Here is an example:
Let $M=\mathbb{R}^3$ be a smooth manifold, and $S\subset M$ be an embedded submanifold with codimension $1$(say, $S$ is the unit sphere). I suppose $\exists V\in\mathfrak{X}(M)$ that is nowhere tangent to $S$ so that $S$ is orientable. Let $\omega=xdy\wedge dz + ydz\wedge dx + zdx\wedge dy \in\Omega^2(M) $ and $X = x\frac{\partial}{\partial x} + y\frac{\partial }{\partial y} + z\frac{\partial}{\partial z} \in \mathfrak{X}(M)$, then the integration of $\omega$ over $S$, which is $\int_S\iota^*\omega$ with $\iota$ being the inclusion map, will eqaul to the classical surface integration of $X$ over the surface $S$, if we choose proper orientation.
Can anyone give me a straightforward explanation from definitions why these two are equal?

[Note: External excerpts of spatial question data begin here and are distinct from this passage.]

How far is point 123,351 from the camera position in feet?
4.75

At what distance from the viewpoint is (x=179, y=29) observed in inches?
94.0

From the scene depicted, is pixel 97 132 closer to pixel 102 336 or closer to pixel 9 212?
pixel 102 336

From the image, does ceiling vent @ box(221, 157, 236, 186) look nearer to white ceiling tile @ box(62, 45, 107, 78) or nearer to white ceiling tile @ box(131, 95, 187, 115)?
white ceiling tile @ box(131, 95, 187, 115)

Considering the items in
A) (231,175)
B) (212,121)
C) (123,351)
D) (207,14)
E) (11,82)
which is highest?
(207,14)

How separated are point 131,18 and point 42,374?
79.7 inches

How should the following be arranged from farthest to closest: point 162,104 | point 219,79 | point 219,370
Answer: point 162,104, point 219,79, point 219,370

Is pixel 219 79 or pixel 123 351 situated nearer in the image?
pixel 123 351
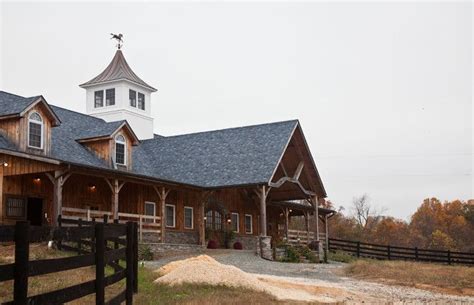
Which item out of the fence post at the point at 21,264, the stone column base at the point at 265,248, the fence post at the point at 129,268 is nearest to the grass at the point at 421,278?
the stone column base at the point at 265,248

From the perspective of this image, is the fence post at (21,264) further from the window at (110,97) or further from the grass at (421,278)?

This is because the classical surface integration of $X$ on the surface $S$ can be written as $$\int_S\vec{X}\cdot d\vec{S} = \int_S\iota^*[X\lrcorner(dx\wedge dy\wedge dz)] $$ where the right side stands for the integration on manifolds. Because $X\lrcorner(dx\wedge dy\wedge dz)=\omega$, we have $$\int_S\vec{X}\cdot d\vec{S}=\int_S \omega$$.